Answer (June 10, 2008):
You seem to have a grasp on the problem, which is actually not a problem at all -- no matter what the TV announcers may have suggested.
This information in the USSF publication "Advice to Referees on the Laws of the Game" should give you all the additional information you need:
11.11 DEFENDER LEGALLY OFF THE FIELD OF PLAY
A defender who leaves the field during the course of play and does not immediately return must still be considered in determining where the second to last defender is for the purpose of judging which attackers are in an offside position. Such a defender is considered to be on the touch line or goal line closest to his or her off-field position. A defender who leaves the field with the referee's permission (and who thus requires the referee's permission to return) is not included in determining offside position.

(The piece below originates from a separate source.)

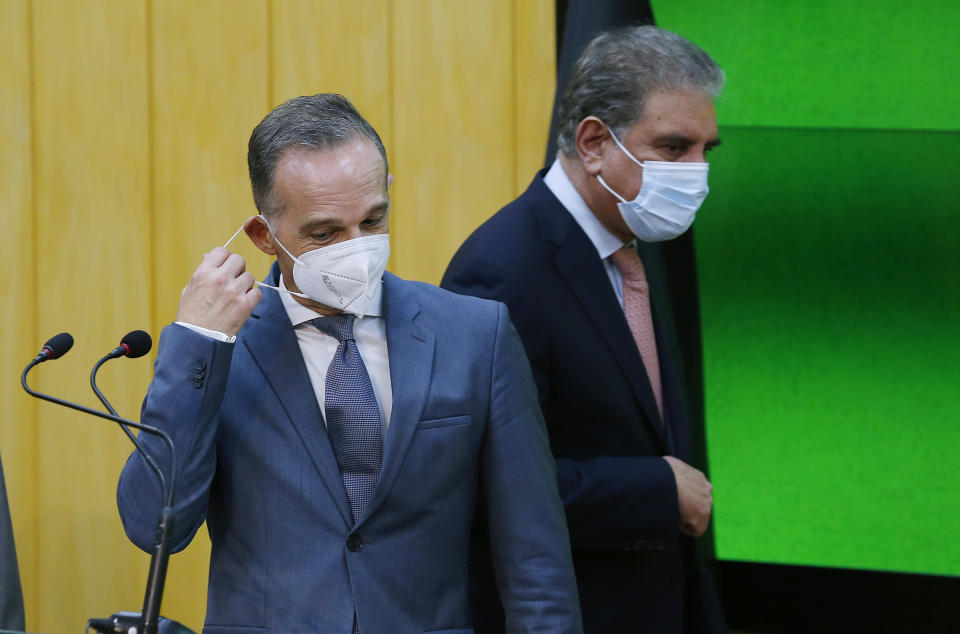 German Foreign Minister Heiko Maas, front, removes mask while his Pakistani counterpart Shah Mahmood Qureshi walks towards his standing position for a press conference after their meeting in Islamabad, Pakistan, Tuesday, August 31, 2021. Maas arrived in Islamabad on a two-day visit to hold talks with Pakistani leadership to discuss bilateral matters, international issues and the current situation in Afghanistan. (AP Photo/Anjum Naveed)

My question is about the concept of punishing the "first foul." Situation: a player goes up for a header, using the shoulders of an opponent to launch himself. No horizontal movement, just vertically up. The opponent, sensing this, bends over and causes the opponent to fall over him ("tabletop"). Should the resulting DFK be for the team of the player who went up for the ball (ignoring the shoulder-push and punishing the tabletop) or for the team of the player who had his shoulders pushed on in the first place (with a possible caution or chewing-out for the tabletop)?
Would it change if the original shoulder-pusher had horizontal motion over the player who decided to bend over so he fell?
Answer (June 9, 2008):
Why worry about "problems" over what the Laws tell us to do? In situations like this the referee can and must punish both offenses -- provided, in his or her opinion, they are indeed both offenses.
The first offense, using the opponent's shoulders as a support, is an old and time-honored way of cheating. It is called holding and is punished with a direct free kick AND a caution for unsporting behavior. The tactic of using a teammate's shoulders is not a foul, but is certainly misconduct and would be punished by a caution for unsporting behavior and an indirect free kick for the opposing team at the place where the offense occurred.
The second offense, in which the opponent bends over and thus trips the initial offender, might ordinarily be called a foul, but that cannot happen in this case, because the foul has already occurred and whatever follows it can only be misconduct. If, in the opinion of the referee, this is indeed an offense, rather than the natural aftermath of having extra weight and leverage applied to one's shoulders by an outside force, then the referee must punish it with a caution for unsporting behavior. However, the restart would still be for the first offense.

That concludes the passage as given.